# [TASK DIRECTIONS]
Look below for the line containing "Does pixel 376". Output it and each remaining line of the entries exactly, and nothing else.

### TASK DATA ###

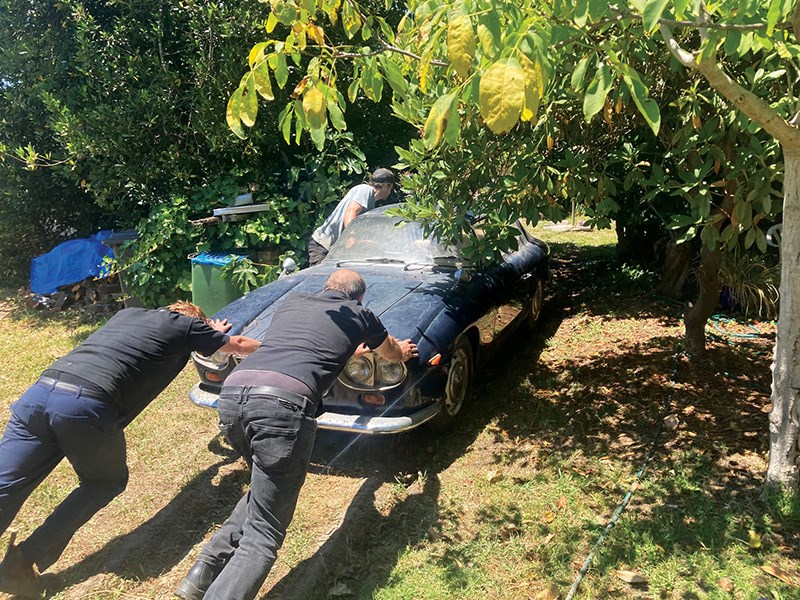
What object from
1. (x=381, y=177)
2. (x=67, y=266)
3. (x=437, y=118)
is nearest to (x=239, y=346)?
(x=437, y=118)

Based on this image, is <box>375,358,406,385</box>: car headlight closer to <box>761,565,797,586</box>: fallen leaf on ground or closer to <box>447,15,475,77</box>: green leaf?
<box>761,565,797,586</box>: fallen leaf on ground

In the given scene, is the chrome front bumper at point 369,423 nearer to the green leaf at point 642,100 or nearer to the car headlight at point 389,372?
the car headlight at point 389,372

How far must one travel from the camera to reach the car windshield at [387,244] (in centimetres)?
504

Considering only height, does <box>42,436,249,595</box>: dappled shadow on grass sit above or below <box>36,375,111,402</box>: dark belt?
below

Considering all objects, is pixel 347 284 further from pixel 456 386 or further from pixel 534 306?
pixel 534 306

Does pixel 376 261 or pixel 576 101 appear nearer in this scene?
pixel 576 101

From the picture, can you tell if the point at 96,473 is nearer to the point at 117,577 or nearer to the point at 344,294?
the point at 117,577

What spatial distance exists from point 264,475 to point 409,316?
159cm

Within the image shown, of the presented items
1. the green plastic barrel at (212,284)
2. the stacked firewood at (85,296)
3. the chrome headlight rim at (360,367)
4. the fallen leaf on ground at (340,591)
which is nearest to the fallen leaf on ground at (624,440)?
the chrome headlight rim at (360,367)

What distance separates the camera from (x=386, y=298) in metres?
4.27

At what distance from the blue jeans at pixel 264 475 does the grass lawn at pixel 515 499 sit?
1.37 feet

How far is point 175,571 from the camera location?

###

# [SOLUTION TO THE PROBLEM]
Does pixel 376 261 or pixel 576 101 appear nearer in this scene?
pixel 576 101

From the picture, can you tell if the point at 96,473 is nearer to the point at 117,577 or nearer to the point at 344,294?
the point at 117,577

What spatial distance exists from point 264,475 to point 409,316?
159cm

Within the image shown, of the presented items
1. the green plastic barrel at (212,284)
2. the stacked firewood at (85,296)
3. the chrome headlight rim at (360,367)
4. the fallen leaf on ground at (340,591)
which is nearest to the fallen leaf on ground at (624,440)?
the chrome headlight rim at (360,367)

What distance separates the camera from (x=386, y=298) in metres?
4.27

At what distance from the blue jeans at pixel 264 475 does the grass lawn at pixel 515 499 sit?
1.37 feet

How far is point 175,571 from the camera location?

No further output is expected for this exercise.